Commissioner Peters said, “These defendants ignored safety for personal profit, skirting critical steps and undermining the gas authorization process, according to the charges. Our public report issued today demonstrates how this charged criminal enterprise took root, putting the safety of New Yorkers at risk, and sets out the reforms necessary to safeguard against similar activity in the future. I thank Acting District Attorney Gonzalez and his team of dedicated prosecutors for their partnership in this case, working with DOI to stop corruption of the gas installation industry in this City.”
The Acting District Attorney identified Weldon “Al” Findlay, 47, of Snyder Avenue, Brooklyn, as the alleged mastermind and leader of the enterprise.
Findlay, who worked for National Grid until 2010, and six other defendants are charged with enterprise corruption, which carries up to 25 years in prison. The other 30 defendants charged in connection with the case include landlords, property managers, and contractors who arranged for, installed, or received illegal gas service.
Some of the defendants were arraigned this morning before Brooklyn Supreme Court Justice Danny Chun on an indictment in which they are variously charged with enterprise corruption, first-degree falsifying business records, second-degree criminal tampering and second-degree commercial bribing.
The defendants are being arraigned throughout the day on indictments in Brooklyn Supreme Court and others are being arraigned on felony complaints in Brooklyn Criminal Court.

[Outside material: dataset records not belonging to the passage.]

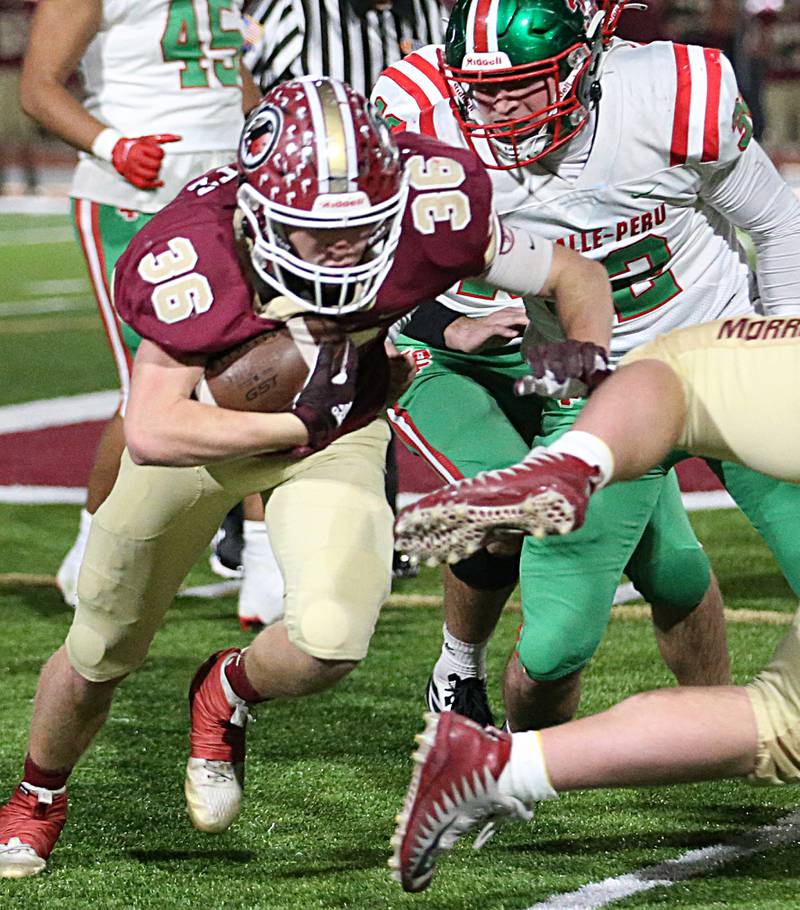 Morris's Jacob Swartz (36) runs avoids L-P's Connor Lorden (32) during the opening-round Class 5A playoff game Friday, Oct. 28, 2022, in Morris.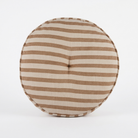 A round floor pouf cushion with horizontal brown and beige stripes, featuring a buttoned center and a stitched edge, shown on a plain white background.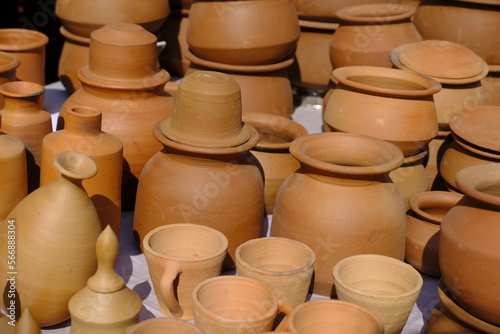 Terracotta, pot, cup kitchen souvenirs pile at street handicraft pottery shop. handmade terracotta Products in handicraft market in Pune, India.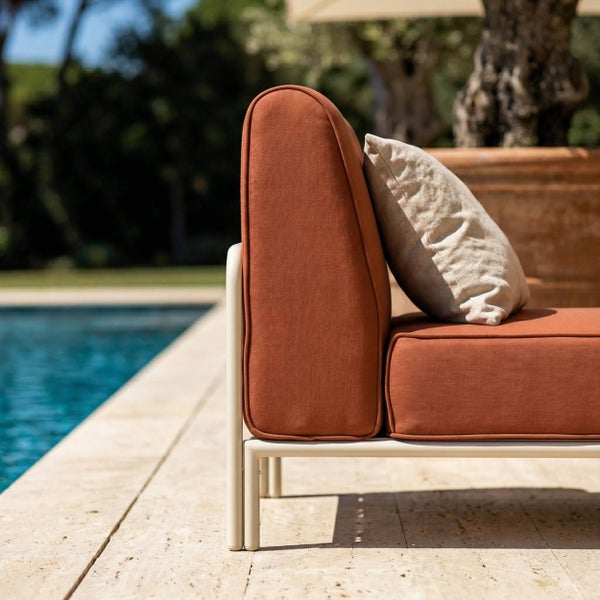 Detailansicht eines Gartensofas mit rostfarbenen Polstern und hellem Metallgestell am Poolrand.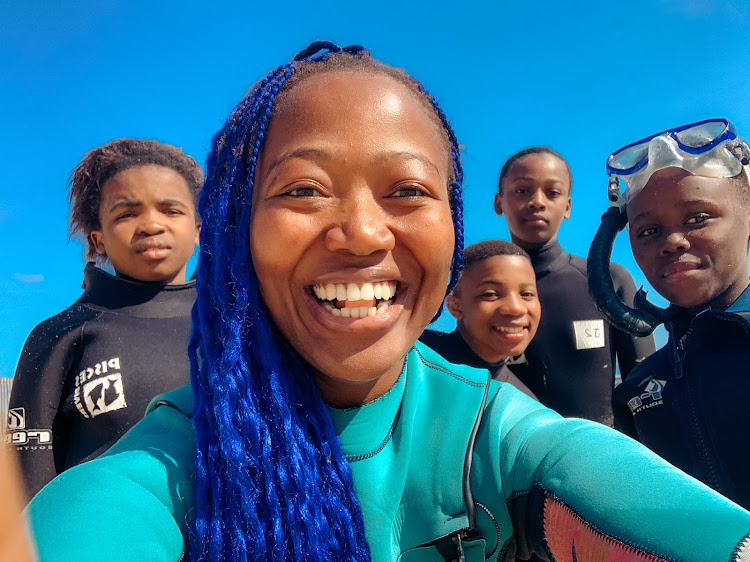 The Black Mermaid, Zandile Ndhlovu, front, is excited about taking youngsters underwater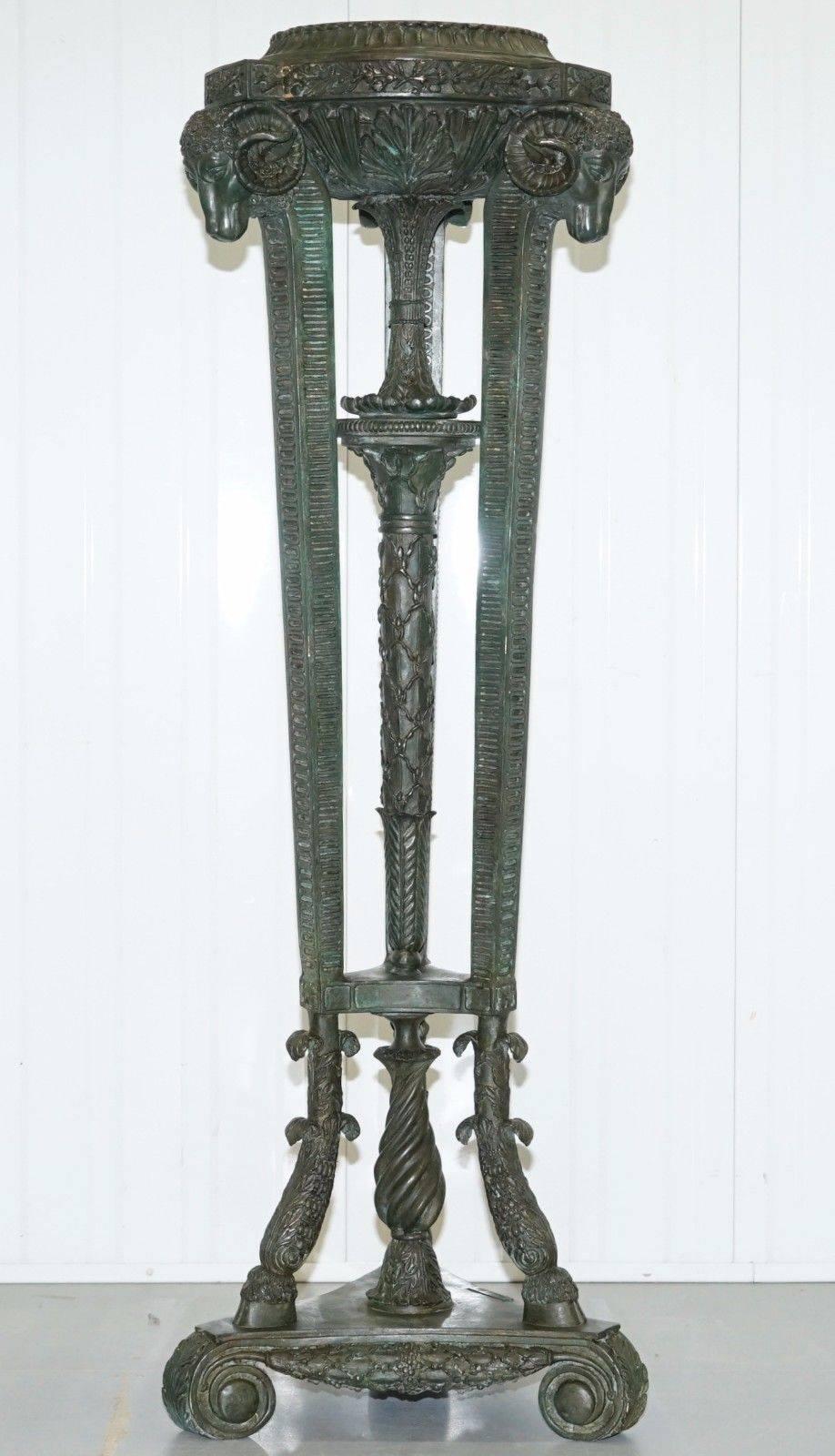 We are delighted to offer for sale this stunning very large and heavy bronze pillared stand with rams head detailing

The Acting District Attorney said that, according to the indictment, the enterprise consisted of a pattern of criminal activity in connection with the illegal installation of gas meters in exchange for cash at 33 residential properties across Brooklyn, including Williamsburg, Bedford-Stuyvesant, Brooklyn Heights, Bushwick, Crown Heights, Midwood, and Borough Park, in addition to homes in parts of Queens.
Findlay is alleged to have formed the enterprise, and to have directed its criminal activities throughout the period covered by the indictment, namely January 12, 2016 to June 30, 2016.
The Department of Buildings and National Grid have inspected every property identified in connection with the investigation, and ensured that there is no risk to public safety.
According to the investigation, when a landlord with a new or renovated apartment wanted to avoid either the expense of the required tests, or possible delays associated with compliance, the landlord contacted Findlay, who would arrange for illegal service through his criminal enterprise.
Landlords could be confident that National Grid employees setting up the account and providing gas service would violate or ignore any rules or regulations that would prevent or delay the supply of gas.
Three of the property owners and managers were separately charged by criminal complaint for hiring Findlay to illegally unlock meters at locations where National Grid had terminated service.
This would allow the residences to receive gas temporarily, at least until National Grid noticed the increase in gas usage and sent a technician to lock the line again.